United States District Court, S.D. Illinois

January 15, 2020

CHRISTIAN KISTNER, #Y26421, Plaintiff,
v.
DR. BROOKHART, REX FITCH, OFFICER JOHNSON, OFFICER WEST, OFFICER WILLIAMS, and LT. WILLIAMS, Defendants.

          MEMORANDUM AND ORDER

          NANCY J. ROSENSTENGEL, CHIEF U.S. DISTRICT JUDGE

         Plaintiff Christian Kistner, an inmate of the Illinois Department of Corrections (“IDOC”) who is currently incarcerated at Lawrence Illinois Correctional Center (“Lawrence”), brings this civil action pursuant to 42 U.S.C. § 1983 for violations of his constitutional rights arising from the issuance of false disciplinary tickets and a guilty verdict by the Adjustment Committing. He seeks monetary damages and injunctive relief.

         The Complaint is now before the Court for preliminary review pursuant to 28 U.S.C. § 1915A. Under Section 1915A, any portion of a complaint that is legally frivolous, malicious, fails to state a claim upon which relief may be granted, or requests money damages from a defendant who by law is immune from such relief must be dismissed. 28 U.S.C. § 1915A(b). At this juncture, the factual allegations of the pro se Complaint are to be liberally construed. Rodriguez v. Plymouth Ambulance Serv., 577 F.3d 816, 821 (7th Cir. 2009).

         Complaint

         Kistner makes the following allegations: On November 16, 2018, he was strip searched by Corrections Officer Fitch prior to receiving a visitor. (Doc. 1, p. 7). Following the search, Kistner went into the visiting room and shortly embraced his visitor. Although Fitch was not even in the visiting room to view the interaction, Fitch wrote him a disciplinary ticket. (Id.).

         During the disciplinary hearing, Kistner's witness was not called, and Lieutenant Williams told him that he could not be seen committing the offense on the camera footage. (Id. at p. 8). Lieutenant Williams wrote on the ticket summary, however, that Kistner was found guilty “based on video footage.” Kistner was demoted to one month C-grade status and had his visiting privileges revoked for three months. (Id.). Kistner started filing grievances and had a meeting with Warden Brookhart, who told him that she “was going to justly take care of it, ” but later informed his mother that the discipline would stand. (Id.).

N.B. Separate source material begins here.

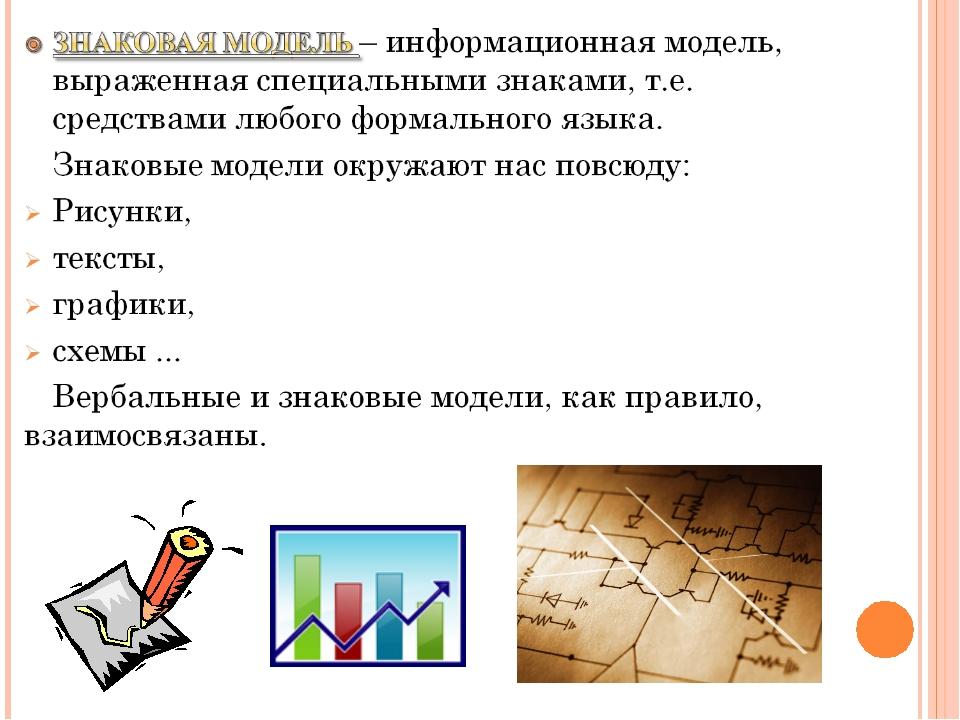 Морозова Марина Владимировна ГОУ СОШ №402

         On Christmas day, Kistner's television was confiscated for thirty days, and he was moved to segregation. During the move, Corrections Officer West wrote him a disciplinary ticket for disobeying a direct order, and he was again found guilty by the Adjustment Committee. (Id.). Corrections Officer Williams was a witness on the ticket, even though Williams was not in the wing during the alleged events. (Id. at p. 9). Kistner continued to be moved multiple times to different cells over the course of two months. (Id.).

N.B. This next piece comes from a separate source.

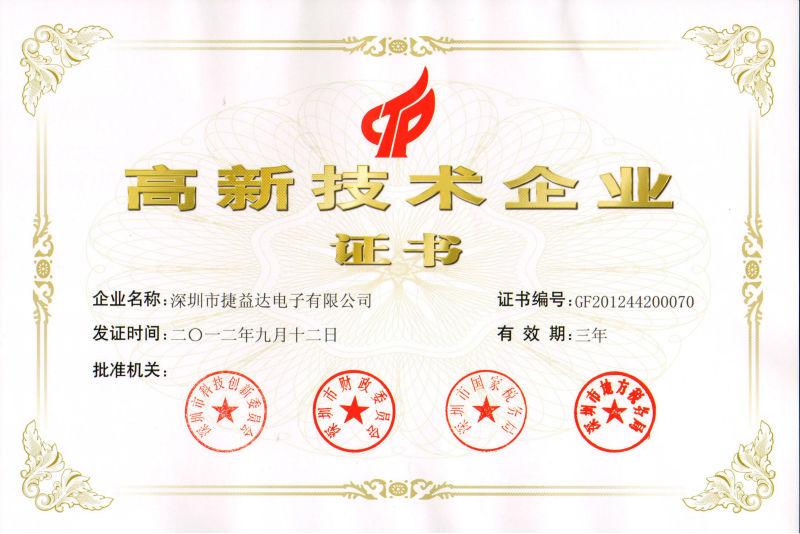 2012.9-2015.9.jpg
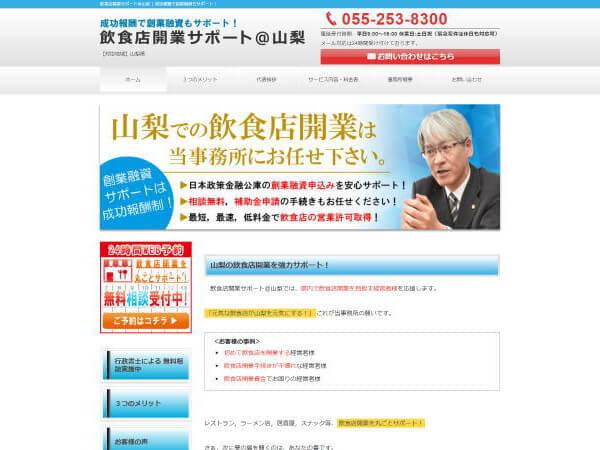 行政書士塚本事務所のホームページ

         Preliminary Dismissals

         Kistner names Corrections Officer Johnson in the case caption and states in the Complaint that he and Johnson had been in multiple altercations, which contributed to tension between Kistner and Corrections Officer Fitch, because Fitch and Johnson worked together. (Doc. 1, p. 7). Kistner does not describe how Johnson violated his constitutional rights, and so Johnson will be dismissed without prejudice. See Bell Atlantic Corp. v. Twombly, 550 U.S. 544, 555 (2007); Fed.R.Civ.P. 8(a)(2).

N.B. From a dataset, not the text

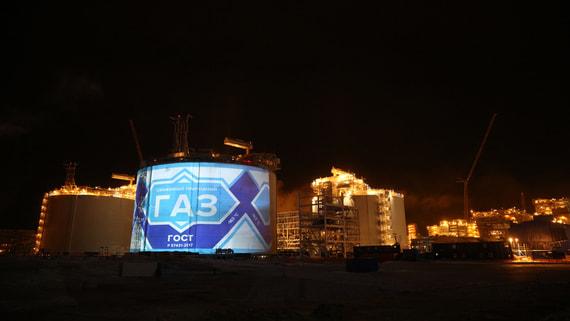 «Новатэк» купил еще два газовых участка на Ямале за 13,2 млрд рублей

         Additionally, Kistner makes allegations regarding being placed in segregation for requesting a crisis team, never being provided a crisis team, being moved to multiple different cells, and retaliation by the administration, but these claims are not asserted against any named Defendant. “[I]ndividual liability under § 1983 requires ‘personal involvement in the alleged constitutional deprivation.'” Minix v. Canarecci, 597 F.3d 824, 833 (7th Cir. 2010) (quoting Palmer v. Marion Cty., 327 F.3d 588, 594 (7th Cir. 2003)). Because Kistner is required to associate specific defendants with specific claims, these claims will be dismissed without prejudice. See Twombly, 550 U.S. at 555; Fed.R.Civ.P. 8(a)(2).

         Discussion

         Based on the allegations in the Complaint, the Court finds it convenient to designate the following five Counts:

Count 1: Fourteenth Amendment due process claim against Corrections Officer Fitch for issuing Kistner a false disciplinary ticket for violating visiting room rules on November 16, 2018.
Count 2: Fourteenth Amendment due process claim against Corrections Officer West and Corrections Officer Williams for issuing a false disciplinary ticket for disobeying a ...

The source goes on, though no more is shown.